Day-night Test match
Australia and New Zealand played with a pink ball during the inaugural day-night Test match in November 2015AFP

England's scheduled Ashes tour in 2017/18 could include a day-night match for the very first time, according to Cricket Australia chief executive James Sutherland. The concept, already popular in both one-day and twenty20 cricket, was first mooted back in 2009 and has been recently trialled in the Test arena as a means of attempting to ensure that interest in the game's oldest format does not continue to decline.

The first international of its kind took place between Australia and New Zealand back in November 2015. A pink ball was used throughout at the Adelaide Oval, with the hosts eventually winning by three wickets to take the three-Test series 2-0.

That particular day-night match was evidently deemed a commercial success and despite angering many traditionalists, plans to stage further contests this year appear likely. If those games also go well, then it seems almost inevitable that the Ashes schedule will be amended to allow for the first such meeting against England.

"It is certainly on the radar," Sutherland told ABC Radio. "We haven't had any formal conversations with the England and Wales Cricket Board.

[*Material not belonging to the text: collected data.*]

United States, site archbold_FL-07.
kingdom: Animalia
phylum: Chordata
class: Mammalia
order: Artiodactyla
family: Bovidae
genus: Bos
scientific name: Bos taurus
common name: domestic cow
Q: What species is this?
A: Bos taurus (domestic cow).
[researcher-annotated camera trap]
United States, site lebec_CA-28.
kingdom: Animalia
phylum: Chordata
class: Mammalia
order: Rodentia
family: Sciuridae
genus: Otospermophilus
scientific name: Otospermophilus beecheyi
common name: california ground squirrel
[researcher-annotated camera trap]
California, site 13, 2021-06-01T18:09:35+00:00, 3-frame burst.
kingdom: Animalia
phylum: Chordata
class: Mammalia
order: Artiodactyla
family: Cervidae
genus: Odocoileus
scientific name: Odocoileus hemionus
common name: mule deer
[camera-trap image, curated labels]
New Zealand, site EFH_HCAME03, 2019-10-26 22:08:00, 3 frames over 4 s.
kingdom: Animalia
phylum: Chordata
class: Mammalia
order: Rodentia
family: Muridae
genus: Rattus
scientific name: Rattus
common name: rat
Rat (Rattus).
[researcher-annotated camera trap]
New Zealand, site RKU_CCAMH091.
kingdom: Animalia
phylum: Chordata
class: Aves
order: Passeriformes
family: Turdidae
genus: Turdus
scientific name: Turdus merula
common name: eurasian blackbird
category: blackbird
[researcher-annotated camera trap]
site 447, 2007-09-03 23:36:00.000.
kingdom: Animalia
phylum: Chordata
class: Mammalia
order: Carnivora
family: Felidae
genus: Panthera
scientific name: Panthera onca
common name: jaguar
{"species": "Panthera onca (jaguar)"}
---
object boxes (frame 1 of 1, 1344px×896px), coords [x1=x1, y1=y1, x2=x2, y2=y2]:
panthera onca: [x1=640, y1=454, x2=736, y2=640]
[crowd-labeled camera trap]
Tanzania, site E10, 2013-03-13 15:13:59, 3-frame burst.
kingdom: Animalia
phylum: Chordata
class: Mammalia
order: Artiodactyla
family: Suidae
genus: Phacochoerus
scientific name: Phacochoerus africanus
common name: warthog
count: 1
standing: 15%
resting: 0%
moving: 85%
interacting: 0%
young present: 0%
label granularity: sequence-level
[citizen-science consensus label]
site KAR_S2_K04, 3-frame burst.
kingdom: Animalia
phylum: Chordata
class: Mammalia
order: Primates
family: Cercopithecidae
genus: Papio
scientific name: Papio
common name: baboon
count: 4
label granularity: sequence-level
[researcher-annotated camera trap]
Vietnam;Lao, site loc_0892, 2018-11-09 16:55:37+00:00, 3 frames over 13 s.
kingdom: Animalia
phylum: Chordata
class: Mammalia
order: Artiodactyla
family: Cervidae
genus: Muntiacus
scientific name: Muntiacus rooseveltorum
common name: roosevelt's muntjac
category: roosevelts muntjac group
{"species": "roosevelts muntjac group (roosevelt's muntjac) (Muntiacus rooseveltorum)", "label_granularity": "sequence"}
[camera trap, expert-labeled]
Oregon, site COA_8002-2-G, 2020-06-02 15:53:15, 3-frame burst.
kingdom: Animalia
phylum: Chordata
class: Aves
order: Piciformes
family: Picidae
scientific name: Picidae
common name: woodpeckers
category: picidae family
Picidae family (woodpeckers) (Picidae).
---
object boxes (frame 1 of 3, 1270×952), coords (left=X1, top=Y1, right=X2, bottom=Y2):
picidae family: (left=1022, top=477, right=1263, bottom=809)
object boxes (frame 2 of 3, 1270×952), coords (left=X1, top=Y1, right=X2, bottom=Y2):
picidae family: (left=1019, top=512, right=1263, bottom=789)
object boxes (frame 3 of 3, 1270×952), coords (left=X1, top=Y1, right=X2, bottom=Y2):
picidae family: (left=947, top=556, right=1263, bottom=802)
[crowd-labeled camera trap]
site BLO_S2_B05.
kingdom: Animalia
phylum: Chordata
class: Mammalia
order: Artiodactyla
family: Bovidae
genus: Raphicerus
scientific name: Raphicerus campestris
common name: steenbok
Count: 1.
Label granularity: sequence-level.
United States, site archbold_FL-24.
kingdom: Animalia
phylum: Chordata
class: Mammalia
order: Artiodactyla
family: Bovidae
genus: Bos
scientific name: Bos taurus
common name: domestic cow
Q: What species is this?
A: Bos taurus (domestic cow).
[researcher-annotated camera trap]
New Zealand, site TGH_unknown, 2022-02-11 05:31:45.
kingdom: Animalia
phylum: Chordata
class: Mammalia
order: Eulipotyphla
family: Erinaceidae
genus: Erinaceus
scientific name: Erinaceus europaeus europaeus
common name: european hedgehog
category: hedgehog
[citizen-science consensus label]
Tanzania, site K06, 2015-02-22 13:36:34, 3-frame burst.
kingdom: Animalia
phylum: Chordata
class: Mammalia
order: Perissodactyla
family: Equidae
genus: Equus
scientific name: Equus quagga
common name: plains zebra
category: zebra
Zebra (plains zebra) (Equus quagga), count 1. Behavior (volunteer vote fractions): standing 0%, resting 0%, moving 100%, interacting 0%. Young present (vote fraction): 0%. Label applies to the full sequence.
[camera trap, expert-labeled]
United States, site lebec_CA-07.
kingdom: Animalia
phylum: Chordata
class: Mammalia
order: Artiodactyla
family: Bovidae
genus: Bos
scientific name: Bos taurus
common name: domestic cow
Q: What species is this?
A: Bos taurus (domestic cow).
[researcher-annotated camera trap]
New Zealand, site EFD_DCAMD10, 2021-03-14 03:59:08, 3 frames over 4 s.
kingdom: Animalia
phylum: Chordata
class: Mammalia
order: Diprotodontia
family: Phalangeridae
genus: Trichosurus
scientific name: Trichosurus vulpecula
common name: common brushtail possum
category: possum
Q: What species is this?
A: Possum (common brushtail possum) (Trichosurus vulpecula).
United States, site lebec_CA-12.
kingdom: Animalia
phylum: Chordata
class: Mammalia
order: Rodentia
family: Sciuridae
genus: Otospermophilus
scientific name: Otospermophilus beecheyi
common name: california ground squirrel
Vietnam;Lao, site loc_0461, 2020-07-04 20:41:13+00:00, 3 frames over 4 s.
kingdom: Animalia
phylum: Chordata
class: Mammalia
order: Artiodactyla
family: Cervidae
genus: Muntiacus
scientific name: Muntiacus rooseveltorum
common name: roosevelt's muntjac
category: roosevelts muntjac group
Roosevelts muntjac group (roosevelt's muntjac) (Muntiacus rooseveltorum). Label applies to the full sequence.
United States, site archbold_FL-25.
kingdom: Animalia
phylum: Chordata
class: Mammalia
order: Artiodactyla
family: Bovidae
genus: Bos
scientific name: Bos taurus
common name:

"With the success of the Adelaide Test match this year, the anticipation [is] that we will have at least one day-night Test [in 2016]. It seems like it would be a natural progression for there to be an Ashes day-night Test match in 2017-18.

"We'll have meetings in Dubai [in January] with a lot of the chief executives and certainly be talking to counterparts in Pakistan and South Africa. They definitely know it will be on the agenda. The right place, right time and right conditions – we're going to see more Test cricket played in the evening."

England currently hold the Ashes after beating their old rivals 3-2 to recapture the famous urn on home soil in August. Both countries have now won 32 series apiece ahead of the next installment in 2017.